Objective
Rewrite each line of the records below as one string in a JSON list, skipping blank lines.

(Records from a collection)

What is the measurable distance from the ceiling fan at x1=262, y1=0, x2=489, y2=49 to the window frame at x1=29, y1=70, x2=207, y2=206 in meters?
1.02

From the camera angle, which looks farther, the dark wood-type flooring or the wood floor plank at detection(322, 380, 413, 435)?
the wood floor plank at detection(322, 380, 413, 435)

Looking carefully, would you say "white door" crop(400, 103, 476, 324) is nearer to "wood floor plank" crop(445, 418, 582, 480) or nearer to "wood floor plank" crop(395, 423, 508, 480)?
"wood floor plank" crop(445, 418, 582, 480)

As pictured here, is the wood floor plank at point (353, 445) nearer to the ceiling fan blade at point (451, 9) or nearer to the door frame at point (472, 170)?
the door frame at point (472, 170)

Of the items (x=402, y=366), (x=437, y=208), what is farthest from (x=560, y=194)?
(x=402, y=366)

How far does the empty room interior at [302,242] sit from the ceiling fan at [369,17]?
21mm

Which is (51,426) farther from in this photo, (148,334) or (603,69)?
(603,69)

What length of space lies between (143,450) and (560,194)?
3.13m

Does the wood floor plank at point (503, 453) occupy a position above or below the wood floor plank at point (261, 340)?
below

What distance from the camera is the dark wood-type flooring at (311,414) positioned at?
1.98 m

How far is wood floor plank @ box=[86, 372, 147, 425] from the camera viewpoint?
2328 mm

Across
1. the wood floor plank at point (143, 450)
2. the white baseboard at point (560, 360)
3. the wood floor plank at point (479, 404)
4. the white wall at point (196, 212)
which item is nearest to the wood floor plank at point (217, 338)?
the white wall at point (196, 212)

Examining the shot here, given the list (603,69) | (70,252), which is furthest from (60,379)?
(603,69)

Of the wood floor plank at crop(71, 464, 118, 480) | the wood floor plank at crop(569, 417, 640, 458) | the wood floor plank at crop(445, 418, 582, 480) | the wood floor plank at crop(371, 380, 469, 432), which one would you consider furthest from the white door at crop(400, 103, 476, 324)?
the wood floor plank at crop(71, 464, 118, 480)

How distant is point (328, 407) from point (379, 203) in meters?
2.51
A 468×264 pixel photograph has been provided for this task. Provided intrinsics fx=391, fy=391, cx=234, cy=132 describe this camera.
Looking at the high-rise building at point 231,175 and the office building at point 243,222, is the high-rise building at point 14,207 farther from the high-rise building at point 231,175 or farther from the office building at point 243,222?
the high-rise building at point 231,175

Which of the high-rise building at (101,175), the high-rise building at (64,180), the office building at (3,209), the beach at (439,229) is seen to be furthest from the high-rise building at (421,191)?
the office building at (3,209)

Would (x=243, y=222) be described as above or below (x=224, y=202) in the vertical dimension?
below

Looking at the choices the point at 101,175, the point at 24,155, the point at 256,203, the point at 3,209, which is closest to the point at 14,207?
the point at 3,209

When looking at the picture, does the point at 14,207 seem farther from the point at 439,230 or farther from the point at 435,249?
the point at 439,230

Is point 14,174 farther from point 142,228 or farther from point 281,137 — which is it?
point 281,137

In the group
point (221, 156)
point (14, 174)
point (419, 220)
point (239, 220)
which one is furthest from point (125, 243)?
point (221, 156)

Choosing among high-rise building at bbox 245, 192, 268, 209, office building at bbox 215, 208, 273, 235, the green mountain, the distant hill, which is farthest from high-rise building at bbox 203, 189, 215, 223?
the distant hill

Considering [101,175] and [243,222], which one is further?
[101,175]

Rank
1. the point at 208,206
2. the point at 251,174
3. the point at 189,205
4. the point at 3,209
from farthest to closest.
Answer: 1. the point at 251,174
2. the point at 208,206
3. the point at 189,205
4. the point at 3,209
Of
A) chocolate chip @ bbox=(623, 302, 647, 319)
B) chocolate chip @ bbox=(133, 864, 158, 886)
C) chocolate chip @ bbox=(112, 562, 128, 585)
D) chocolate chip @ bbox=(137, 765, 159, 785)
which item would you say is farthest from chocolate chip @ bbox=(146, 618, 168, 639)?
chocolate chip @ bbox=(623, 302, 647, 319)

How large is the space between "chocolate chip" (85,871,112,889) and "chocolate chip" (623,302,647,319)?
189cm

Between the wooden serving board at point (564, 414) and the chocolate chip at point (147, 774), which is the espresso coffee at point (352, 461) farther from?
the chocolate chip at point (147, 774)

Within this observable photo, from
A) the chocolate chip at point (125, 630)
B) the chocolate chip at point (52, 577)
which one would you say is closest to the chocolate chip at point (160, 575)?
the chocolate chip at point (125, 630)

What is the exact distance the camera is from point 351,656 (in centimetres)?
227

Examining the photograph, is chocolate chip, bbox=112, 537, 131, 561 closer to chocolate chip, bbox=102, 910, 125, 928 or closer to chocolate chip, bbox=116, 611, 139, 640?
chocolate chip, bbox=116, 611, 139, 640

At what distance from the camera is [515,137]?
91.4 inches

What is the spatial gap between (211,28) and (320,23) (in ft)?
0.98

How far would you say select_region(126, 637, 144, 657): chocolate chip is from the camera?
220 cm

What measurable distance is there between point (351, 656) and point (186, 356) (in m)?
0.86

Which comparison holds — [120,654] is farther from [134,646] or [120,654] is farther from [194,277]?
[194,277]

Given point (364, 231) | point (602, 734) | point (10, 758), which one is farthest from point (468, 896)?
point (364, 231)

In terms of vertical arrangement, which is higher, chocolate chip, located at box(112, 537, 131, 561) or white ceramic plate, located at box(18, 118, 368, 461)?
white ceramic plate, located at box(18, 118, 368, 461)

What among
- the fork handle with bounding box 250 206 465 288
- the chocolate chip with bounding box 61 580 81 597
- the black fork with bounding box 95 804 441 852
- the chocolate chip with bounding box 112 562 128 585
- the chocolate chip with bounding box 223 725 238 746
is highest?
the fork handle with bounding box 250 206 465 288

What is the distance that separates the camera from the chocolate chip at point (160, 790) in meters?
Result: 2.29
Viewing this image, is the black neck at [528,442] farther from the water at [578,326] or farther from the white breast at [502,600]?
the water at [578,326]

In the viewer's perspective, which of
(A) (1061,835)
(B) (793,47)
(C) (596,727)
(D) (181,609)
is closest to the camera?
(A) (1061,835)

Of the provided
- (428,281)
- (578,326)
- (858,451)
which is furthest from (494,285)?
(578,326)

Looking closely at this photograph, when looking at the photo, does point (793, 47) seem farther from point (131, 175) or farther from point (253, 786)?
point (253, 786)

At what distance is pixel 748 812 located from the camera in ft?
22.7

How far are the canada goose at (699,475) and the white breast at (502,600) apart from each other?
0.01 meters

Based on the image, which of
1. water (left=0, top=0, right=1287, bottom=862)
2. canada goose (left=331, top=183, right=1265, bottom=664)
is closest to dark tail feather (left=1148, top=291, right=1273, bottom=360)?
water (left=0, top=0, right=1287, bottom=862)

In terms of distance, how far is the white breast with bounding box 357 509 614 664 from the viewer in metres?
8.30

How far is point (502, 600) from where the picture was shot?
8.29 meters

Answer
[
  "What is the measurable distance from the ceiling fan at x1=262, y1=0, x2=489, y2=49 to the window frame at x1=29, y1=70, x2=207, y2=206 in meters?",
  "1.02",
  "From the camera angle, which looks farther, the dark wood-type flooring or the wood floor plank at detection(322, 380, 413, 435)?",
  "the wood floor plank at detection(322, 380, 413, 435)",
  "Looking carefully, would you say \"white door\" crop(400, 103, 476, 324) is nearer to \"wood floor plank\" crop(445, 418, 582, 480) or nearer to \"wood floor plank\" crop(395, 423, 508, 480)?",
  "\"wood floor plank\" crop(445, 418, 582, 480)",
  "As pictured here, is the wood floor plank at point (353, 445) nearer to the ceiling fan blade at point (451, 9) or nearer to the door frame at point (472, 170)?",
  "the door frame at point (472, 170)",
  "Of the items (x=402, y=366), (x=437, y=208), what is farthest from (x=560, y=194)?",
  "(x=402, y=366)",
  "How far does the empty room interior at [302,242] sit from the ceiling fan at [369,17]?",
  "21mm",
  "Which is (51,426) farther from in this photo, (148,334) or (603,69)?",
  "(603,69)",
  "What length of space lies between (143,450) and (560,194)?",
  "3.13m",
  "Does the wood floor plank at point (503, 453) occupy a position above or below the wood floor plank at point (261, 340)?",
  "below",
  "What distance from the camera is the dark wood-type flooring at (311,414) positioned at?",
  "1.98 m",
  "How far is wood floor plank @ box=[86, 372, 147, 425] from the camera viewpoint?",
  "2328 mm",
  "Across",
  "1. the wood floor plank at point (143, 450)",
  "2. the white baseboard at point (560, 360)",
  "3. the wood floor plank at point (479, 404)",
  "4. the white wall at point (196, 212)",
  "which item is nearest to the wood floor plank at point (217, 338)?",
  "the white wall at point (196, 212)",
  "Examining the shot here, given the list (603,69) | (70,252), which is furthest from (60,379)?",
  "(603,69)",
  "Of the wood floor plank at crop(71, 464, 118, 480) | the wood floor plank at crop(569, 417, 640, 458) | the wood floor plank at crop(445, 418, 582, 480) | the wood floor plank at crop(371, 380, 469, 432), which one would you consider furthest from the white door at crop(400, 103, 476, 324)?",
  "the wood floor plank at crop(71, 464, 118, 480)",
  "How distant is point (328, 407) from point (379, 203) in meters?",
  "2.51",
  "A 468×264 pixel photograph has been provided for this task. Provided intrinsics fx=391, fy=391, cx=234, cy=132 describe this camera.",
  "Looking at the high-rise building at point 231,175 and the office building at point 243,222, is the high-rise building at point 14,207 farther from the high-rise building at point 231,175 or farther from the office building at point 243,222?",
  "the high-rise building at point 231,175",
  "Which of the high-rise building at (101,175), the high-rise building at (64,180), the office building at (3,209), the beach at (439,229) is seen to be furthest from the high-rise building at (421,191)?",
  "the office building at (3,209)",
  "Would (x=243, y=222) be described as above or below (x=224, y=202) in the vertical dimension?",
  "below",
  "Looking at the choices the point at 101,175, the point at 24,155, the point at 256,203, the point at 3,209, which is closest to the point at 14,207?",
  "the point at 3,209",
  "When looking at the picture, does the point at 14,207 seem farther from the point at 439,230 or farther from the point at 435,249?",
  "the point at 439,230",
  "Is point 14,174 farther from point 142,228 or farther from point 281,137 — which is it?",
  "point 281,137",
  "In the group",
  "point (221, 156)",
  "point (14, 174)",
  "point (419, 220)",
  "point (239, 220)",
  "which one is furthest from point (125, 243)?",
  "point (221, 156)",
  "Choosing among high-rise building at bbox 245, 192, 268, 209, office building at bbox 215, 208, 273, 235, the green mountain, the distant hill, which is farthest from high-rise building at bbox 203, 189, 215, 223?",
  "the distant hill",
  "Considering [101,175] and [243,222], which one is further?",
  "[101,175]",
  "Rank",
  "1. the point at 208,206",
  "2. the point at 251,174",
  "3. the point at 189,205",
  "4. the point at 3,209",
  "from farthest to closest.",
  "Answer: 1. the point at 251,174",
  "2. the point at 208,206",
  "3. the point at 189,205",
  "4. the point at 3,209",
  "Of",
  "A) chocolate chip @ bbox=(623, 302, 647, 319)",
  "B) chocolate chip @ bbox=(133, 864, 158, 886)",
  "C) chocolate chip @ bbox=(112, 562, 128, 585)",
  "D) chocolate chip @ bbox=(137, 765, 159, 785)",
  "which item would you say is farthest from chocolate chip @ bbox=(146, 618, 168, 639)?",
  "chocolate chip @ bbox=(623, 302, 647, 319)",
  "How large is the space between \"chocolate chip\" (85,871,112,889) and \"chocolate chip\" (623,302,647,319)?",
  "189cm",
  "Between the wooden serving board at point (564, 414) and the chocolate chip at point (147, 774), which is the espresso coffee at point (352, 461) farther from?",
  "the chocolate chip at point (147, 774)",
  "Within this observable photo, from",
  "A) the chocolate chip at point (125, 630)",
  "B) the chocolate chip at point (52, 577)",
  "which one would you say is closest to the chocolate chip at point (160, 575)?",
  "the chocolate chip at point (125, 630)",
  "What is the exact distance the camera is from point 351,656 (in centimetres)?",
  "227",
  "Examining the photograph, is chocolate chip, bbox=112, 537, 131, 561 closer to chocolate chip, bbox=102, 910, 125, 928 or closer to chocolate chip, bbox=116, 611, 139, 640?",
  "chocolate chip, bbox=116, 611, 139, 640",
  "At what distance from the camera is [515,137]?",
  "91.4 inches",
  "What is the spatial gap between (211,28) and (320,23) (in ft)?",
  "0.98",
  "How far would you say select_region(126, 637, 144, 657): chocolate chip is from the camera?",
  "220 cm",
  "What measurable distance is there between point (351, 656) and point (186, 356) (in m)?",
  "0.86",
  "Which comparison holds — [120,654] is farther from [134,646] or [120,654] is farther from [194,277]?",
  "[194,277]",
  "Given point (364, 231) | point (602, 734) | point (10, 758), which one is farthest from point (468, 896)?",
  "point (364, 231)",
  "In terms of vertical arrangement, which is higher, chocolate chip, located at box(112, 537, 131, 561) or white ceramic plate, located at box(18, 118, 368, 461)?",
  "white ceramic plate, located at box(18, 118, 368, 461)",
  "What among",
  "- the fork handle with bounding box 250 206 465 288",
  "- the chocolate chip with bounding box 61 580 81 597",
  "- the black fork with bounding box 95 804 441 852",
  "- the chocolate chip with bounding box 112 562 128 585",
  "- the chocolate chip with bounding box 223 725 238 746",
  "is highest?",
  "the fork handle with bounding box 250 206 465 288",
  "What is the distance that separates the camera from the chocolate chip at point (160, 790) in meters?",
  "Result: 2.29",
  "Viewing this image, is the black neck at [528,442] farther from the water at [578,326] or farther from the white breast at [502,600]?",
  "the water at [578,326]",
  "In the viewer's perspective, which of",
  "(A) (1061,835)",
  "(B) (793,47)",
  "(C) (596,727)",
  "(D) (181,609)",
  "is closest to the camera?",
  "(A) (1061,835)",
  "Of the provided",
  "- (428,281)",
  "- (578,326)",
  "- (858,451)",
  "which is furthest from (494,285)?",
  "(578,326)",
  "Looking closely at this photograph, when looking at the photo, does point (793, 47) seem farther from point (131, 175) or farther from point (253, 786)?",
  "point (253, 786)",
  "At what distance is pixel 748 812 located from the camera in ft?",
  "22.7",
  "How far are the canada goose at (699,475) and the white breast at (502,600) apart from each other?",
  "0.01 meters",
  "Based on the image, which of",
  "1. water (left=0, top=0, right=1287, bottom=862)",
  "2. canada goose (left=331, top=183, right=1265, bottom=664)",
  "is closest to dark tail feather (left=1148, top=291, right=1273, bottom=360)?",
  "water (left=0, top=0, right=1287, bottom=862)",
  "In terms of distance, how far is the white breast with bounding box 357 509 614 664 from the viewer in metres?",
  "8.30",
  "How far is point (502, 600) from where the picture was shot?",
  "8.29 meters"
]